August 29, 2014

Two liner

Yesterday, the Spousal Unit and I hiked a bit around the Robert Frost Interpretive Trail in Vermont. Along the way, I found a two line poem I had previously missed called "The Secret Sits." Here goes:

We dance round in a ring and suppose,
But the Secret sits in the middle and knows
I think he might have been right about that one.

ONE LINK FOR THE ROAD: It looks like the Affordable Care Act is reducing the deficit.

August 28, 2014

Trouble in the heartland

One of my favorite Bruce Springsteen songs, which I nominated here as an alternative state song for West Virginia, opens with the lines "Lights out tonight/trouble in the heartland." Here's another look at the trouble in the coalfield part of the heartland by way of WV Public Broadcasting and the Washington Post. Sad to say, I think they got it right.

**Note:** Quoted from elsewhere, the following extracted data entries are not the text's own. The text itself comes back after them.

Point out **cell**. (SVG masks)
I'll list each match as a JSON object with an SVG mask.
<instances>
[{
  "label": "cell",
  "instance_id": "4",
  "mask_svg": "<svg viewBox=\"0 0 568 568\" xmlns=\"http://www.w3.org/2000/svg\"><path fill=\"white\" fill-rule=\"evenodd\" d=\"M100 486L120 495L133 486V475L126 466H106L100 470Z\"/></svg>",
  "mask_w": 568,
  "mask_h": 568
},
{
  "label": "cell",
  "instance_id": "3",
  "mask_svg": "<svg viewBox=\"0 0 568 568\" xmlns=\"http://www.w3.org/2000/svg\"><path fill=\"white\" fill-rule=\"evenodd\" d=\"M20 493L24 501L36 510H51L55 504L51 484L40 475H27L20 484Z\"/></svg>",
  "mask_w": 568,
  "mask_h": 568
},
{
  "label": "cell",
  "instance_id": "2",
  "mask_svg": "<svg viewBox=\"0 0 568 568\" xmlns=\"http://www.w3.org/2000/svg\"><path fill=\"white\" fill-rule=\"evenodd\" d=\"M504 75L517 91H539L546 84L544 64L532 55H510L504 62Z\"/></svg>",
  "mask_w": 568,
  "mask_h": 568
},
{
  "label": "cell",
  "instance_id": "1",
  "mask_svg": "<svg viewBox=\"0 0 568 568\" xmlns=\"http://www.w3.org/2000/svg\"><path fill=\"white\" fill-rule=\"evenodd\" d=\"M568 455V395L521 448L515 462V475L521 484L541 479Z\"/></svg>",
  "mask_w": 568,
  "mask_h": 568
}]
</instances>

RANDOM LINK OF THE DAY. Here's a look at Freemasonry today by way of NPR.

August 27, 2014

Beyond vile

Over 30 years ago, the sociologist Herbert Gans cataloged the various ways predatory capitalism feeds on the poor. You can find his influential essay "The Uses of Poverty: The Poor Pay All" here. The latest twist on this kind of parasitism can be found in privatized programs that pretend to be community-based corrections systems and alternatives to incarceration but in fact might as well just attach suction pumps to suck the life out of those who fall into their clutches. Here's a good take on the subject from the NY Times.

MORE ON COAL'S DECLINE--and West Virginia's resource curse here, by way of the Washington Post..

August 26, 2014

A little progress

In keeping with the occasional theme of positive things about West Virginia, today's Charleston Gazette included an article about a report on prisons given by Corrections Commissioner Jim Rubenstein to an interim legislative committee. According to Rubenstein, the results of prison overcrowding legislation passed in 2013 are already promising, with a drop from 1,700 to 900 inmates who should be in state correctional institutions backlogged in regional jails.

The overall population has dropped by 3.5 percent between July 1 2013 and June 30 2014, even though the effects of the reforms would take a few years to start working. The Division of Corrections is also implementing other policies aimed at reducing recidivism.

Next stop: the juvenile justice system.

NOW, go take a walk.

August 25, 2014

More good

I've been blogging lately about positive things going on in West Virginia. The latest example is close to home: Cabell County Schools, a true innovator in all things food-related, is not only feeding kids more local food, but some of its own kids are getting paid for growing it.

If you watched Jamie Oliver's Food Revolution show a few years back about his time in the Huntington area, Cabell's county seat, you probably will remember a lot of manufactured drama. In fact, the county has been way out front for years in this field, no pun intended.

It's been estimated that West Virginians spend over $7 billion on food per year annually, yet produce less than $1 billion of that. No wonder the head of the state Department of Agriculture likes to talk about a $6 billion opportunity.